═════ TEXT EXCERPT
To evaluate if S-TRAC results could be applied to our actual RCC population and, consequently, to consider sunitinib adjuvant treatment after surgery for high-risk patients with loco-regional, advanced, nonmetastatic disease, we performed a risk assessment by means of a UISS prognostic model, and DFS and OS were assessed. DFS at 5 years in our series was 73%, which was greater than in the previously described clinical trial where DFS in the placebo population varied from 51.3 to 56.4% and 64.0% in the S-TRAC, ASSURE and PROTECT trials, respectively [9, 14, 15]. One possible explanation could be the smaller number of patients included in the present study. Nevertheless, we are obliged to identify in our RCC population the very high-risk patients who would benefit from adjuvant treatment or inclusion in a clinical trial and who would probably correspond to those with lymph node metastases.

Among the possible reasons for failure of VEGF TKIs in the adjuvant setting, poor tolerability and risk of non-adherence to treatment or treatment withdrawal are major issues in potentially cured patients that could result in an excess number of dose reductions and treatment pauses and ultimately lead to a suboptimal dose intensity of the adjuvant treatment. A systematic review comparing the ASSURE, S-TRAC and PROTECT data showed an association to a higher risk of grade 3-4 toxicity compared to placebo (64.3% vs. 22.7%, HR 2.74, 95% CI 2.49-3.03). Treatment suspension rates varies among the different clinical trials from 23% (ATLAS) to 45% (ASSURE). The most frequent VEGF TKIs adverse events were hand-foot syndrome, diarrhea, hypertension, increased transaminases and fatigue [21, 22].
══════════
### THINGS TO DO
1 - In the adjuvant treatment excerpt, what was the 5-year DFS in the authors' series?
2 - Rewrite the adjuvant treatment excerpt from "Among the possible" up to and including "fatigue [21, 22].", replacing "hand-foot syndrome" with "palmar-plantar erythrodysesthesia".
3 - Do these statements agree with the adjuvant treatment excerpt? Answer each with yes or no and quote the deciding words. (a) The treatment suspension rate in ASSURE was 45%. (b) The 5-year DFS in the authors' series was lower than in the earlier clinical trials. (c) Fatigue was among the most frequent VEGF TKI adverse events.
The material after this text plays no part here.
═════ EXCERPTED DATA
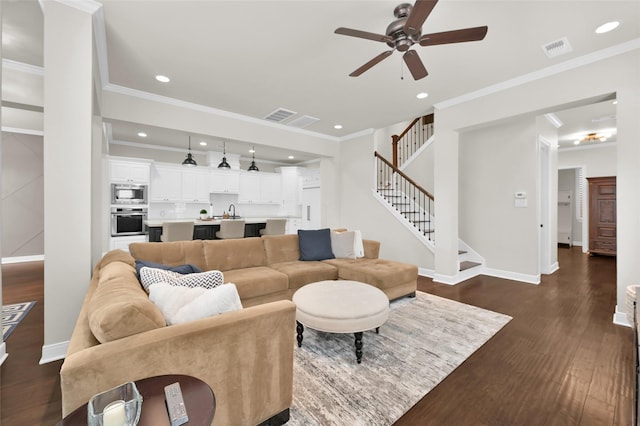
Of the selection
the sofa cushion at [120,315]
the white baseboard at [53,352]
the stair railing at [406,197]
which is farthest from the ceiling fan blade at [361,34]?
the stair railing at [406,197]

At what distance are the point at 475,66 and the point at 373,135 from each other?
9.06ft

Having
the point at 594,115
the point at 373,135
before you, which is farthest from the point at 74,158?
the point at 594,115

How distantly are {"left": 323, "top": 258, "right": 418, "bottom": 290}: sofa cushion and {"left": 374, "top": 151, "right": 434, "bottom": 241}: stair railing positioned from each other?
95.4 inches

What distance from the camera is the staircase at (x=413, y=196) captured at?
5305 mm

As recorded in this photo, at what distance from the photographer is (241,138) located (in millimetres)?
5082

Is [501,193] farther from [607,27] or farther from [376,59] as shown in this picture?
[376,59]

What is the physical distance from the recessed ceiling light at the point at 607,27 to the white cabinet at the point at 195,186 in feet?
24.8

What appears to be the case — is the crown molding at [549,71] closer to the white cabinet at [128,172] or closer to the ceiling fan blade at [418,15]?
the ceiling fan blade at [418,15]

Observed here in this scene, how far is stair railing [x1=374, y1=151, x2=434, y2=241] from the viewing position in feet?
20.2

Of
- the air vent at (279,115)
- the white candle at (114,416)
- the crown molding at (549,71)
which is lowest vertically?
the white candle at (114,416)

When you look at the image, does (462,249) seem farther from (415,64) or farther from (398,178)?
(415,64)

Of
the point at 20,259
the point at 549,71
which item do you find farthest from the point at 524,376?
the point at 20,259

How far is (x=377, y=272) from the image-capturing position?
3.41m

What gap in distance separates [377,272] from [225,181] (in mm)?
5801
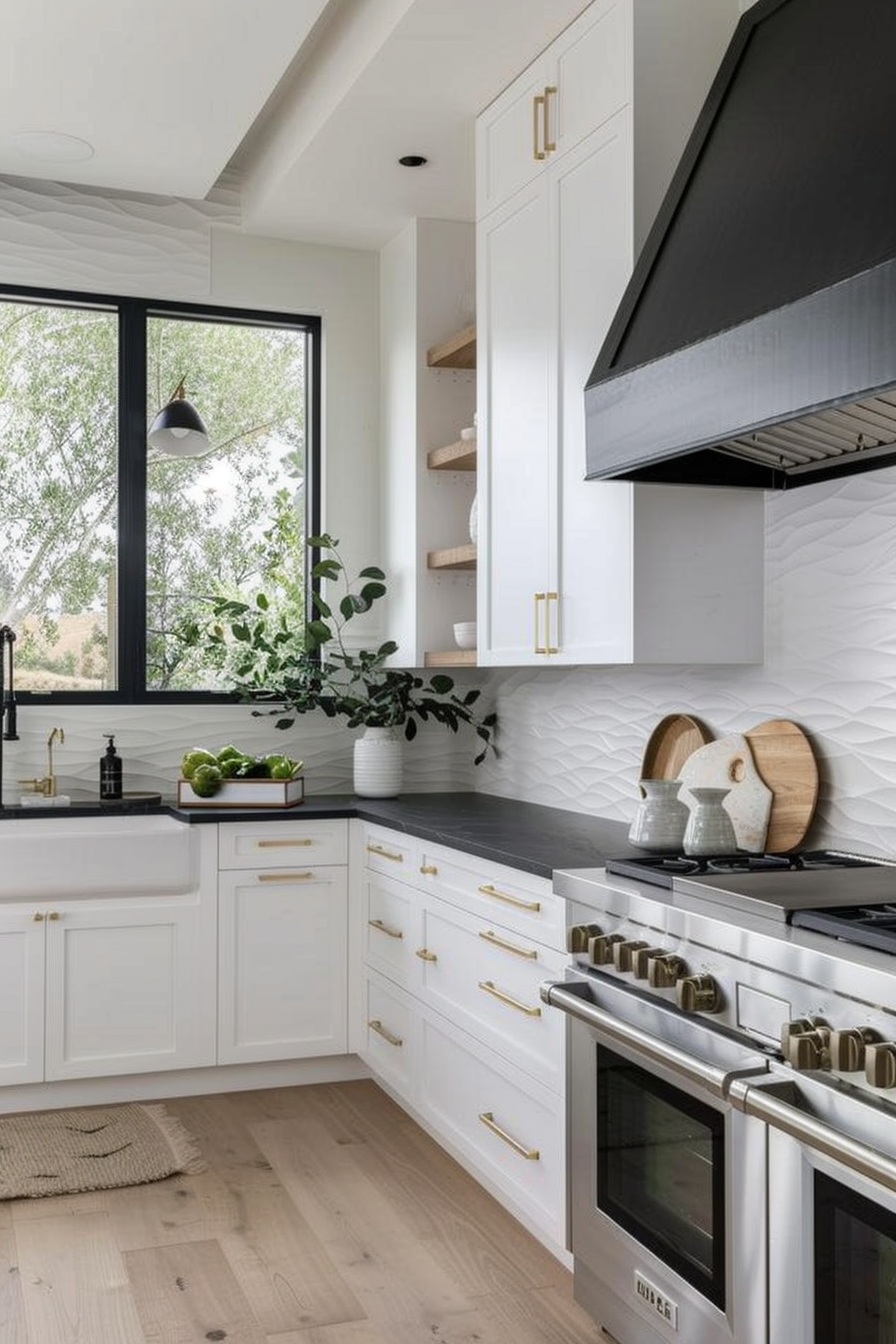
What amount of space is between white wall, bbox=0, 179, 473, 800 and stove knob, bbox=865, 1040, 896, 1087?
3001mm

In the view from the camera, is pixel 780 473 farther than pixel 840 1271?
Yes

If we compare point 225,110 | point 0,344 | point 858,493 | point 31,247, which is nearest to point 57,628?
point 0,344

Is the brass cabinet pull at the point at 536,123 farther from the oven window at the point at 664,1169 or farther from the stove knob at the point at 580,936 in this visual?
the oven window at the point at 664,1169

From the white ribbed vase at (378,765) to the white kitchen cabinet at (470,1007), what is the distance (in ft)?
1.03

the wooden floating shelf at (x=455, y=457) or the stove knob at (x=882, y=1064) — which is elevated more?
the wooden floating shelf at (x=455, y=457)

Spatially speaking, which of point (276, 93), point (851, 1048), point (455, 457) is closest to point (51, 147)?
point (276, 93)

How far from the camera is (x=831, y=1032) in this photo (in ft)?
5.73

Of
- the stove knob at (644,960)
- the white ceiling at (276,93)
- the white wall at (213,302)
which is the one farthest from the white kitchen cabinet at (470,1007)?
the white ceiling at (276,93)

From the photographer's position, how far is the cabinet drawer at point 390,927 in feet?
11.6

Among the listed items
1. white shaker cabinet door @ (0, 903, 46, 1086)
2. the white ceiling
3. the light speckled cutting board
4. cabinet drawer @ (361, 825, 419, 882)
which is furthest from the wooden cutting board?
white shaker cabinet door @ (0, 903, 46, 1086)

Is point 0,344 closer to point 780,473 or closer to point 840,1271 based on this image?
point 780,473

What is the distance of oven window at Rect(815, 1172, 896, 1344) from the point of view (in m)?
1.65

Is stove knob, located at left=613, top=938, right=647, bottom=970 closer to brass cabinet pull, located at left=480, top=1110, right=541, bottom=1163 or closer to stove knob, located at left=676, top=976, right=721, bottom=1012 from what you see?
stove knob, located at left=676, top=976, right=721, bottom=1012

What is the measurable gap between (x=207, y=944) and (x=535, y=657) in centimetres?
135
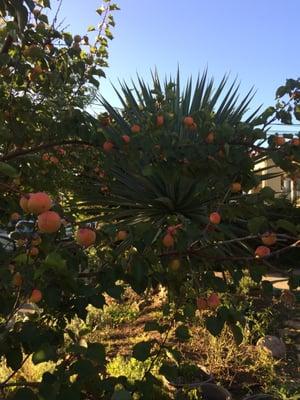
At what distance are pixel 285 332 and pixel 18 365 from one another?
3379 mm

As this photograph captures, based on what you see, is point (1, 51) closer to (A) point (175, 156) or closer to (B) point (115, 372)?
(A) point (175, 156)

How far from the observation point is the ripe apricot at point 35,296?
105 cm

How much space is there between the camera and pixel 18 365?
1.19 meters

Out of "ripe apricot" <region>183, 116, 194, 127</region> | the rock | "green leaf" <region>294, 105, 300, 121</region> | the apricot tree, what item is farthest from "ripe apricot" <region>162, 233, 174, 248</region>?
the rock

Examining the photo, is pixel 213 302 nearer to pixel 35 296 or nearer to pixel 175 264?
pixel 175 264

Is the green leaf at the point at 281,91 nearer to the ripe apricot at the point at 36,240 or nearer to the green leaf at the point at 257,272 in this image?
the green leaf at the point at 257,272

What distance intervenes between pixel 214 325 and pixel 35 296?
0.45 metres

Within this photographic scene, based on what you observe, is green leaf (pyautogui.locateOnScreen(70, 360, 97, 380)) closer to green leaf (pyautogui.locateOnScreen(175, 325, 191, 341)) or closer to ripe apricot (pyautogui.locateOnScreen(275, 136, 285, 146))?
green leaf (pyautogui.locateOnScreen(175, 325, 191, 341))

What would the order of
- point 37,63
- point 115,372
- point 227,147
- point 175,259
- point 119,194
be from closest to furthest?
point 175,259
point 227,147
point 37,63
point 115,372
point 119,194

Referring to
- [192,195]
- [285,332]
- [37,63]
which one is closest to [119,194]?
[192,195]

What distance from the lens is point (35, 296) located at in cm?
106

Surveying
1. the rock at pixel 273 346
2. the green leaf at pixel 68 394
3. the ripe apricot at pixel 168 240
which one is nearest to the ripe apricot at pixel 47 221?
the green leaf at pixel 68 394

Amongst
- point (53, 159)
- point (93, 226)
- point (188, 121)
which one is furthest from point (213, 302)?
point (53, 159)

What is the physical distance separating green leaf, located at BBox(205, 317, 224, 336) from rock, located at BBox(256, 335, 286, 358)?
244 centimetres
══════════
### RESULTS OF THE TASKS
1 - 73%

2 -
Among the possible reasons for failure of VEGF TKIs in the adjuvant setting, poor tolerability and risk of non-adherence to treatment or treatment withdrawal are major issues in potentially cured patients that could result in an excess number of dose reductions and treatment pauses and ultimately lead to a suboptimal dose intensity of the adjuvant treatment. A systematic review comparing the ASSURE, S-TRAC and PROTECT data showed an association to a higher risk of grade 3-4 toxicity compared to placebo (64.3% vs. 22.7%, HR 2.74, 95% CI 2.49-3.03). Treatment suspension rates varies among the different clinical trials from 23% (ATLAS) to 45% (ASSURE). The most frequent VEGF TKIs adverse events were palmar-plantar erythrodysesthesia, diarrhea, hypertension, increased transaminases and fatigue [21, 22].

3 -
(a) Yes: "from 23% (ATLAS) to 45% (ASSURE)"
(b) No: "DFS at 5 years in our series was 73%, which was greater than in the previously described clinical trial"
(c) Yes: "The most frequent VEGF TKIs adverse events were hand-foot syndrome, diarrhea, hypertension, increased transaminases and fatigue"